Prepare PDBs for Rosetta

KEYWORDS: UTILITIES GENERAL

Introduction

For the most part Rosetta does a pretty good job at reading structures, however with unusual chemical modifications, sometimes Rosetta runs into problems. Here are some of the problems with pdb files that we have encountered that currently cause problems with Rosetta:

0: Check the PDB

If you run into problems with processing a structure, it would be a good idea to go in and look the text of the pdb file.

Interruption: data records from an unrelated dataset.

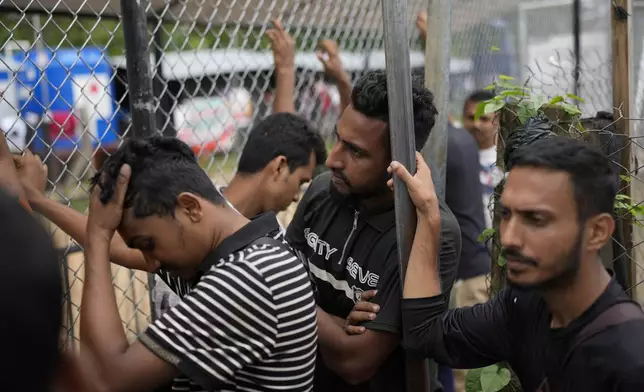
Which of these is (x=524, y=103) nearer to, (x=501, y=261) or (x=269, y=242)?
(x=501, y=261)

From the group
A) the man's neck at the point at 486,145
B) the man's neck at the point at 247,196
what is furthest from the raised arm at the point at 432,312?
the man's neck at the point at 486,145

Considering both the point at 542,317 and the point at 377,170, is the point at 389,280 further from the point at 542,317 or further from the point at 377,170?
the point at 542,317

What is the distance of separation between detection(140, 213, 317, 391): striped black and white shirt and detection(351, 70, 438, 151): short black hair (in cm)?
75

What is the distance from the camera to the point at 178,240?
212 centimetres

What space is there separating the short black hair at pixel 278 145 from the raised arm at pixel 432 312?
122cm

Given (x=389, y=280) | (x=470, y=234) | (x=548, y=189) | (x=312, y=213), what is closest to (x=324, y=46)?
(x=470, y=234)

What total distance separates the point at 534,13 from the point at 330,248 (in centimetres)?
703

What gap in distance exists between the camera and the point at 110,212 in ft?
7.00

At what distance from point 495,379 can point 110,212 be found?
1572 mm

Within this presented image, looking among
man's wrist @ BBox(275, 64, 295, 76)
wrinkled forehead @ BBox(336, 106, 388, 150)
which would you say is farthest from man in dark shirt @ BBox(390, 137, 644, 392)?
man's wrist @ BBox(275, 64, 295, 76)

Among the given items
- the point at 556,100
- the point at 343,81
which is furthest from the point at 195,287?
the point at 343,81

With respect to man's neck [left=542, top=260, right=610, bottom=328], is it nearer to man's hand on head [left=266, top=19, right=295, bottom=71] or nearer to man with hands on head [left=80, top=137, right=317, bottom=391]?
man with hands on head [left=80, top=137, right=317, bottom=391]

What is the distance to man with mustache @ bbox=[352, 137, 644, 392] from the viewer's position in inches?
73.0

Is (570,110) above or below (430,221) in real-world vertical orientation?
above
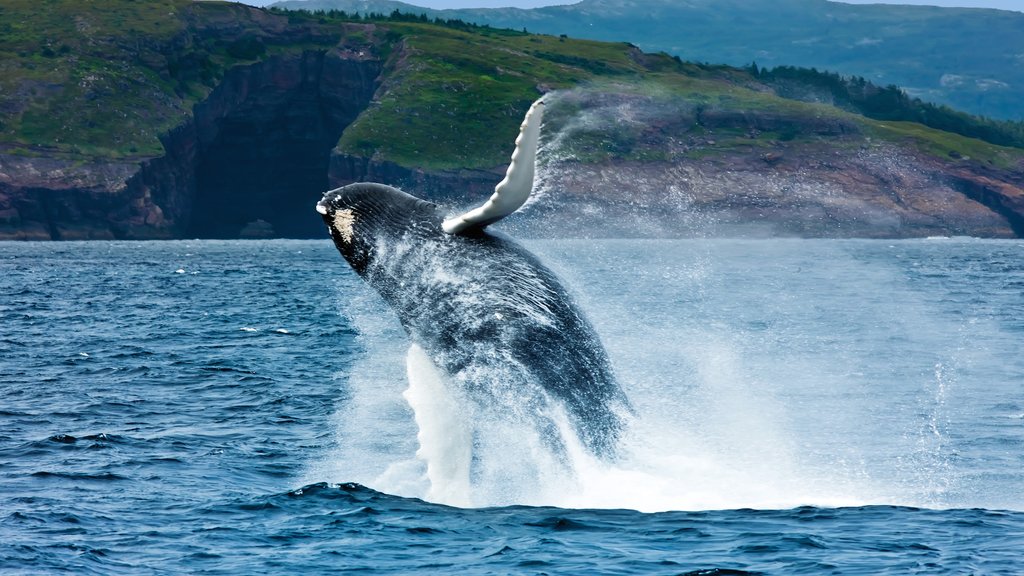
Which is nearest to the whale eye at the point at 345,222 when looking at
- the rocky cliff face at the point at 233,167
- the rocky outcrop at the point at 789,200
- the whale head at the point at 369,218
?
the whale head at the point at 369,218

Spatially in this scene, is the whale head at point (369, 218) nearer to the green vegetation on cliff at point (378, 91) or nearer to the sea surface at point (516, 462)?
the sea surface at point (516, 462)

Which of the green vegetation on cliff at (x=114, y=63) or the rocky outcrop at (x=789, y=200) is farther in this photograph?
the rocky outcrop at (x=789, y=200)

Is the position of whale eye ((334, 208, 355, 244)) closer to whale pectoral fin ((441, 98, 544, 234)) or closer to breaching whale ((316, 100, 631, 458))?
breaching whale ((316, 100, 631, 458))

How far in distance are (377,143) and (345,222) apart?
10547 centimetres

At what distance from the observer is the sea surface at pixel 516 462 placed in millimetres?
9117

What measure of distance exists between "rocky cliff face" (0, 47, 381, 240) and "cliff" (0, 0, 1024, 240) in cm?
19

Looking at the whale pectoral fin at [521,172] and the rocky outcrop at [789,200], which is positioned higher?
the whale pectoral fin at [521,172]

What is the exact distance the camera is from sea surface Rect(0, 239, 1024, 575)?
29.9ft

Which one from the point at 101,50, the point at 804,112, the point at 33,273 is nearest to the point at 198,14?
the point at 101,50

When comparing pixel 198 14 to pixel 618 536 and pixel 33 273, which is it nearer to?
pixel 33 273

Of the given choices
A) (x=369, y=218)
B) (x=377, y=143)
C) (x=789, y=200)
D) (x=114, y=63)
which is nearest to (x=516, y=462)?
(x=369, y=218)

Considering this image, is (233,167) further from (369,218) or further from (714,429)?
(369,218)

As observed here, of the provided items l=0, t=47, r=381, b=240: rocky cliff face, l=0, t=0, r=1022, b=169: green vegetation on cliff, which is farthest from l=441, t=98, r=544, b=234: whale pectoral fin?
l=0, t=0, r=1022, b=169: green vegetation on cliff

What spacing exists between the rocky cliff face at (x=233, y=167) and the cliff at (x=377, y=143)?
190 mm
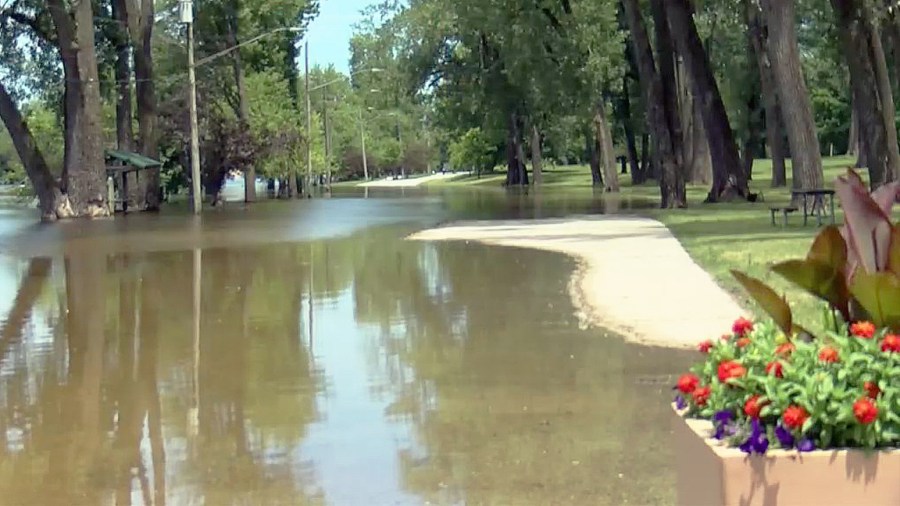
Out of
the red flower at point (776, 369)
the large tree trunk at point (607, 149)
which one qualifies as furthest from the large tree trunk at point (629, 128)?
the red flower at point (776, 369)

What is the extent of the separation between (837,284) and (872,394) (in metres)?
0.76

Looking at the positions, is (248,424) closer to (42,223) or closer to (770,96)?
(42,223)

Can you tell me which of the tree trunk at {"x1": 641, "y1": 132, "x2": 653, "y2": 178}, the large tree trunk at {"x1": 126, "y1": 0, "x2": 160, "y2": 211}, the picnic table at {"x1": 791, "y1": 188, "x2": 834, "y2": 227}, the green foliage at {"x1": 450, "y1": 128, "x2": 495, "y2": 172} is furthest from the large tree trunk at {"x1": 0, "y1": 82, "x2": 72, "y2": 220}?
the green foliage at {"x1": 450, "y1": 128, "x2": 495, "y2": 172}

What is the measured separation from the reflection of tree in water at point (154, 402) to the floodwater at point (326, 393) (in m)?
0.03

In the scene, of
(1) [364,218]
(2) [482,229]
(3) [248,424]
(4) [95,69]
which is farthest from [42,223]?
(3) [248,424]

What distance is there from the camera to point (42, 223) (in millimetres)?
41500

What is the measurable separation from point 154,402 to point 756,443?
6.47m

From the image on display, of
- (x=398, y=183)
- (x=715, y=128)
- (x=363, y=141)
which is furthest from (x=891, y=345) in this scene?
(x=363, y=141)

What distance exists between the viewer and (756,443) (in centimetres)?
375

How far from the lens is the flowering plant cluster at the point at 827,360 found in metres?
3.81

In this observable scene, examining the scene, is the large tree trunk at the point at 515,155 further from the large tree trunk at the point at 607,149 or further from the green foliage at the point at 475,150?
the large tree trunk at the point at 607,149

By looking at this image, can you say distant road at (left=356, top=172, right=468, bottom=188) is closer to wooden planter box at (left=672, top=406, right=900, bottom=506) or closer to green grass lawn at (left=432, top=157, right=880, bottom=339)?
green grass lawn at (left=432, top=157, right=880, bottom=339)

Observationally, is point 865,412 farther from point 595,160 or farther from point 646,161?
point 646,161

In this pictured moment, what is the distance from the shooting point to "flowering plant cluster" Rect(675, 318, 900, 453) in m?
3.80
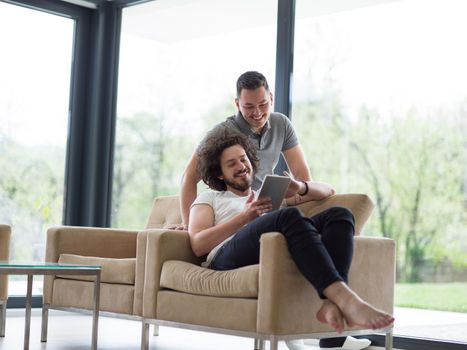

1: Necessary Unrecognized Residue

If there is an unrecognized residue,

Go look into the structure and see what it is and what's going on. Some structures in the PDB may be C-alpha only like, 2rdo.pdb or 3htc.pdb.
If it is a HET group that you do not need, such as a non-covalent small molecule, like a NAD, HEME group or glycerol that is included with the structure, then you can include -ignore_unrecognized_res option to the command line.
If there is a covalently linked ligand or modified amino acid or base, either there is a parameter file in the database/chemical/residue_type_sets and it is looked up correctly. If it is important, (for instance if it is part of the covalent chain like the CSP residue in 1qu9.pdb) but not in the database, it is possible to convert a MDL, MOLfile, or SDF file to a Rosetta residue topology file.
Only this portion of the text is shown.